Task requirements: Your output should be the lines below from the one with "Gymnastics at East Lansing Invitational" through the one with "PELVİS VE LUMBAL", copied exactly, pictures excluded.

Extracted information:
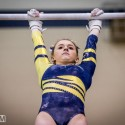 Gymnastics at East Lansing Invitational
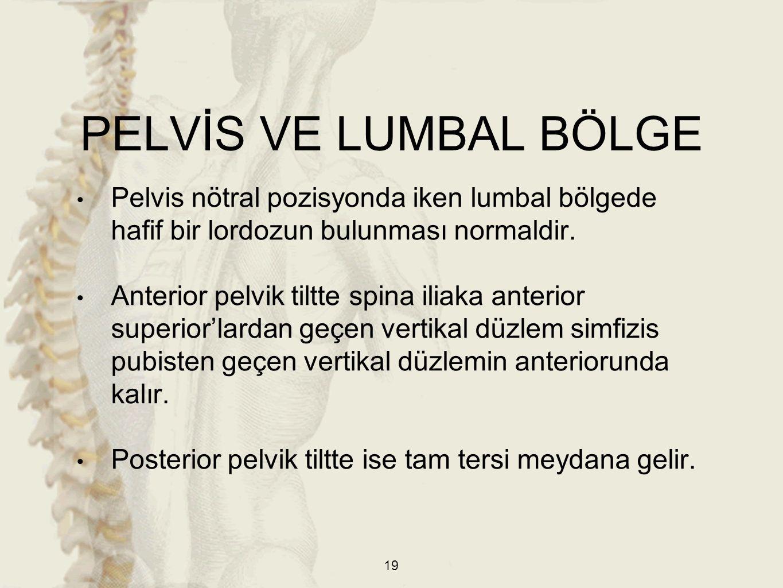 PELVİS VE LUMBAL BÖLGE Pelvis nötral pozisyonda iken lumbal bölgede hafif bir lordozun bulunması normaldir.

...

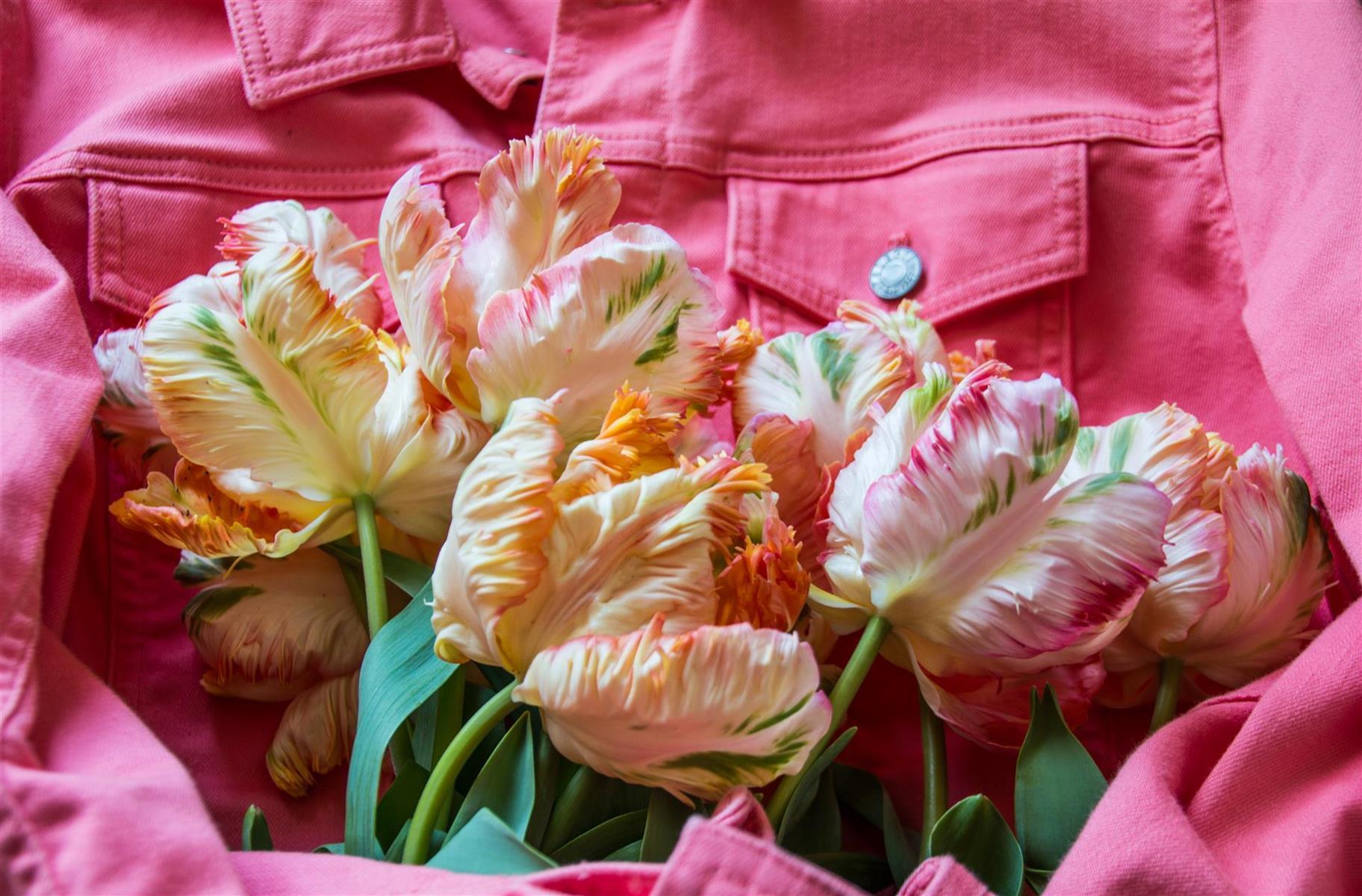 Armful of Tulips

Reply to the exercise:
 Gymnastics at East Lansing Invitational
 PELVİS VE LUMBAL BÖLGE Pelvis nötral pozisyonda iken lumbal bölgede hafif bir lordozun bulunması normaldir.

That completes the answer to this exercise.